These became the trade routes that criss-crossed Australia and
transported religion and cultural values. This book highlights the
valuable contribution Aboriginal people made in assisting European
explorers, surveyors and stockmen to open the country for
colonisation, and explores the interface between Aboriginal
possession of the Australian continent and European colonisation
and appropriation. Instead of positing a radical disjunction
between cultural competencies, Dale Kerwin considers how European
colonisation of Australia appropriated Aboriginal competence in
terms of the landscape: by tapping into culinary and medicinal
knowledge, water and resource knowledge, hunting, food collecting
and path-finding. As a consequence of this assistance, Aboriginal
dreaming paths and trading routes also became the routes and roads
of colonisers. Indeed, the European colonisation of Australia owes
much of its success to the deliberate process of Aboriginal land
management practices. Dale Kerwin provides a social science context
for the broader study of Aboriginal trading routes by providing an
historic interpretation of the Aboriginal/European contact period.

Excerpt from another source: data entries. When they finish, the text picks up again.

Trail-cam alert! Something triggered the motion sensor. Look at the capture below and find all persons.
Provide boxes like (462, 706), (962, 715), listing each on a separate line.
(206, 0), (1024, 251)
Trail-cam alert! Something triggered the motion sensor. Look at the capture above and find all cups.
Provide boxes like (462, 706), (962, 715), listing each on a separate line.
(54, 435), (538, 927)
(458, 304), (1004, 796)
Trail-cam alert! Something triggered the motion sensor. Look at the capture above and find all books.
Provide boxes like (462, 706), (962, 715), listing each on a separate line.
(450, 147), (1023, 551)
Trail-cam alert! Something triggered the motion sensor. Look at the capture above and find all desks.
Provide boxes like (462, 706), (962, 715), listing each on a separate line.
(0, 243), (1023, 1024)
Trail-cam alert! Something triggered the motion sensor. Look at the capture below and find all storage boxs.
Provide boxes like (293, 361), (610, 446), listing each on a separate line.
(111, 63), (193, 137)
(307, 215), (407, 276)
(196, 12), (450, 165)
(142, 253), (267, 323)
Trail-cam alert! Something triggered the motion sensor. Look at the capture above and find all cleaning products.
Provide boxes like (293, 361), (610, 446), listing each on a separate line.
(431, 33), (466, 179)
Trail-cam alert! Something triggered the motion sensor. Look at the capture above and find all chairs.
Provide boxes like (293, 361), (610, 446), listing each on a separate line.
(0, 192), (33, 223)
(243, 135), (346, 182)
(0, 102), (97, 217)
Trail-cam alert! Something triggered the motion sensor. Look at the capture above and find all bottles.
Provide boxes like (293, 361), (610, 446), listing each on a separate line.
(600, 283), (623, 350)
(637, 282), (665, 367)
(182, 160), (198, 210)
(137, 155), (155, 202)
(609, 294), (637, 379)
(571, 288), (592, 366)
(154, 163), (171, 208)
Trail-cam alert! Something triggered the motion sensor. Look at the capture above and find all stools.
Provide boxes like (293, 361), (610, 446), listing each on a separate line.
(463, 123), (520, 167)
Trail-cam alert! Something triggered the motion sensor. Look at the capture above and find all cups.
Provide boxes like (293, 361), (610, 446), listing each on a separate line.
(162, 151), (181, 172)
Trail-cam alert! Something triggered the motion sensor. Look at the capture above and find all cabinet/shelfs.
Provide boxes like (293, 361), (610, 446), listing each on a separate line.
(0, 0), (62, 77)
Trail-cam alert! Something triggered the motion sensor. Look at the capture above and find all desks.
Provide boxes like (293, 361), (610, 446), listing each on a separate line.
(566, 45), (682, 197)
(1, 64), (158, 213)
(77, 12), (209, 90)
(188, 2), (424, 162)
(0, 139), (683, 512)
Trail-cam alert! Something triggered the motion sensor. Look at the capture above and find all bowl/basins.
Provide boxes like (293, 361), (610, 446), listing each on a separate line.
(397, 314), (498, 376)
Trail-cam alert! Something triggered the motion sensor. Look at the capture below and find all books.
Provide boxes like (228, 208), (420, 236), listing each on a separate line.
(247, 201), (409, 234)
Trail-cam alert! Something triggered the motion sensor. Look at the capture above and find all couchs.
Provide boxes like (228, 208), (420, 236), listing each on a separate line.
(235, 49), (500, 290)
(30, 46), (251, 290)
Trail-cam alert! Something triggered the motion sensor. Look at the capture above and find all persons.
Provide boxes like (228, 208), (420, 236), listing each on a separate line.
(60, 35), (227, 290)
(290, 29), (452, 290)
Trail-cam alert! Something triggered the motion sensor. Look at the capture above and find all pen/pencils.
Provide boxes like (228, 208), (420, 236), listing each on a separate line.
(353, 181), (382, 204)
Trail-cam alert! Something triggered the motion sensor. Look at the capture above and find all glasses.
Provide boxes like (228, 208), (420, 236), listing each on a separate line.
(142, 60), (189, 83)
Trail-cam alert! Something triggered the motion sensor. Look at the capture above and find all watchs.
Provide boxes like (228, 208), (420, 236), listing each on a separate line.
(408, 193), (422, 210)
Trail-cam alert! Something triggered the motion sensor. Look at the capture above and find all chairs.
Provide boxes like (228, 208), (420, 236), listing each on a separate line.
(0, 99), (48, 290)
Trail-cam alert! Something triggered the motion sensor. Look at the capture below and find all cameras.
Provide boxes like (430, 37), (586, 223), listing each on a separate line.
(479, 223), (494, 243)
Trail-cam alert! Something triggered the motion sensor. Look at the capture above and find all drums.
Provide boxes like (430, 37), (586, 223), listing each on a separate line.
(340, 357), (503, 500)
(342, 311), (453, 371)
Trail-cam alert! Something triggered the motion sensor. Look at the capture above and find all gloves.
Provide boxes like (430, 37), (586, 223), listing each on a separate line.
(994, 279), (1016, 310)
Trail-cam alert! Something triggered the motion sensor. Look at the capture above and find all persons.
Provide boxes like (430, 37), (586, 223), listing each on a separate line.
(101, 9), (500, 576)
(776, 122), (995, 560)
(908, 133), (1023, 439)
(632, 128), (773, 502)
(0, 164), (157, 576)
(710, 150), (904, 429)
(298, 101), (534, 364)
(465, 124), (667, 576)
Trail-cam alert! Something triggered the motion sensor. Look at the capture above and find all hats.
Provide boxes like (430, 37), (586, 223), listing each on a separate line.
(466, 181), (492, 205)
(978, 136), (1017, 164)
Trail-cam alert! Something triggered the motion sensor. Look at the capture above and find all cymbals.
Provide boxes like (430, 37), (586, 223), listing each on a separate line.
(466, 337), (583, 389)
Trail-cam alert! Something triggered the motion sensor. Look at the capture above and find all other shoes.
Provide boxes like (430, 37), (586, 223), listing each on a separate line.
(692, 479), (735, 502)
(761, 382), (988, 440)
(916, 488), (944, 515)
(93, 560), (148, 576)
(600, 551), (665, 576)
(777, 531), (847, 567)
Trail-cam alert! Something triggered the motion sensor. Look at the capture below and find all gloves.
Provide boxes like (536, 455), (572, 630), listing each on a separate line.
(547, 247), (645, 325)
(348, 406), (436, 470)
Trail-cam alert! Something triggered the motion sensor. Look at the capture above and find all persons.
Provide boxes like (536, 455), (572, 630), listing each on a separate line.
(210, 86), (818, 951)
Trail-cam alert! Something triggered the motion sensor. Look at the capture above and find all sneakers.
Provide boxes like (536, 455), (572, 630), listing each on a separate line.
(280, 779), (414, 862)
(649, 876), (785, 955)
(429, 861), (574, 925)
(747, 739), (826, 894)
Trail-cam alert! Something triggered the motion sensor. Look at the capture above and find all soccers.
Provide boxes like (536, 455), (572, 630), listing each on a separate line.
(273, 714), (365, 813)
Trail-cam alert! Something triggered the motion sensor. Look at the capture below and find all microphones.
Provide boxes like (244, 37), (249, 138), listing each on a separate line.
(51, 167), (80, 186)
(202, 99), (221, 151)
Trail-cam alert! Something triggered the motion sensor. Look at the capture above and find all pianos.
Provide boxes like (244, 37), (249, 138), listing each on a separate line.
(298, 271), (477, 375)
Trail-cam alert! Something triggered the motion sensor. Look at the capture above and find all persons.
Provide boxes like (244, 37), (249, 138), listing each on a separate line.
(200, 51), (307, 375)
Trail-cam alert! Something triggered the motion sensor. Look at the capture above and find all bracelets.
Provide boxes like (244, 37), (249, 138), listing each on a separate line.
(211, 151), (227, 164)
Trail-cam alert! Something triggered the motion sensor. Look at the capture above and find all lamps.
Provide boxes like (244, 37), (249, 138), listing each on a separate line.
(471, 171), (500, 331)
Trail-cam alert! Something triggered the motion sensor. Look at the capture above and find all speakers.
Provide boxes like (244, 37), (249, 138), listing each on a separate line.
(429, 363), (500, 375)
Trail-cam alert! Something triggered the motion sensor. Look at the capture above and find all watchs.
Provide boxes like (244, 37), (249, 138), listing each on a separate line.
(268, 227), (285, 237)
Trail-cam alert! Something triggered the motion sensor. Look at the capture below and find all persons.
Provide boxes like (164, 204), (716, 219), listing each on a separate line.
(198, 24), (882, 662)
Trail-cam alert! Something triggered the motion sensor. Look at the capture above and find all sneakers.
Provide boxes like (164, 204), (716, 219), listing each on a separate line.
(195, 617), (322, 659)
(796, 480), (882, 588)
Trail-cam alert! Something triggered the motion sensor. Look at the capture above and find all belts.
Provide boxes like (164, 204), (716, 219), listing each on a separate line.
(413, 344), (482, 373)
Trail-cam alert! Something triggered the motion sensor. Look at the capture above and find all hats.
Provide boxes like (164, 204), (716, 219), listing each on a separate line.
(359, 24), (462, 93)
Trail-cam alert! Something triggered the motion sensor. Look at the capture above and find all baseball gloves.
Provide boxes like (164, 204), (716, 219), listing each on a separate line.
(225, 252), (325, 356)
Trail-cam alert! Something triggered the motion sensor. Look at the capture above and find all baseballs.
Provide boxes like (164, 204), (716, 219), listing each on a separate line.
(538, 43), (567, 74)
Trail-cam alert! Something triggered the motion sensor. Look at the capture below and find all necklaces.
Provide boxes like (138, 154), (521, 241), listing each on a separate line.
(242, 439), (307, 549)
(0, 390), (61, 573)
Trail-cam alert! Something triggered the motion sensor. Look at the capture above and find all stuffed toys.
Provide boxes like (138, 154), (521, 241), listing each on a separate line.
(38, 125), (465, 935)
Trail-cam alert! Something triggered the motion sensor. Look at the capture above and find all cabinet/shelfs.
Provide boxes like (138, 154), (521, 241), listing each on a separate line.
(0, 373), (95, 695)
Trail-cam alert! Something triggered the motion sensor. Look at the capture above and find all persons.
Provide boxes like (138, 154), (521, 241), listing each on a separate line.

His book scrutinises arguments about nomadic and primitive
societies, as well as Romantic views of culture and affluence.
These circumstances and outcomes are juxtaposed with evidence that
indicates that Aboriginal societies are substantially sedentary and
highly developed, capable of functional differentiation and
foresight -- attributes previously only granted to the European
settlers. The hunter-gatherer image of Aboriginal society is
rejected by providing evidence of crop cultivation and land
management, as well as social arrangements that made best use of a
hostile environment. This book is essential reading for all those
who seek to have a better knowledge of Australia and its first
people: it inscribes Aboriginal people firmly in the body of
Australian history.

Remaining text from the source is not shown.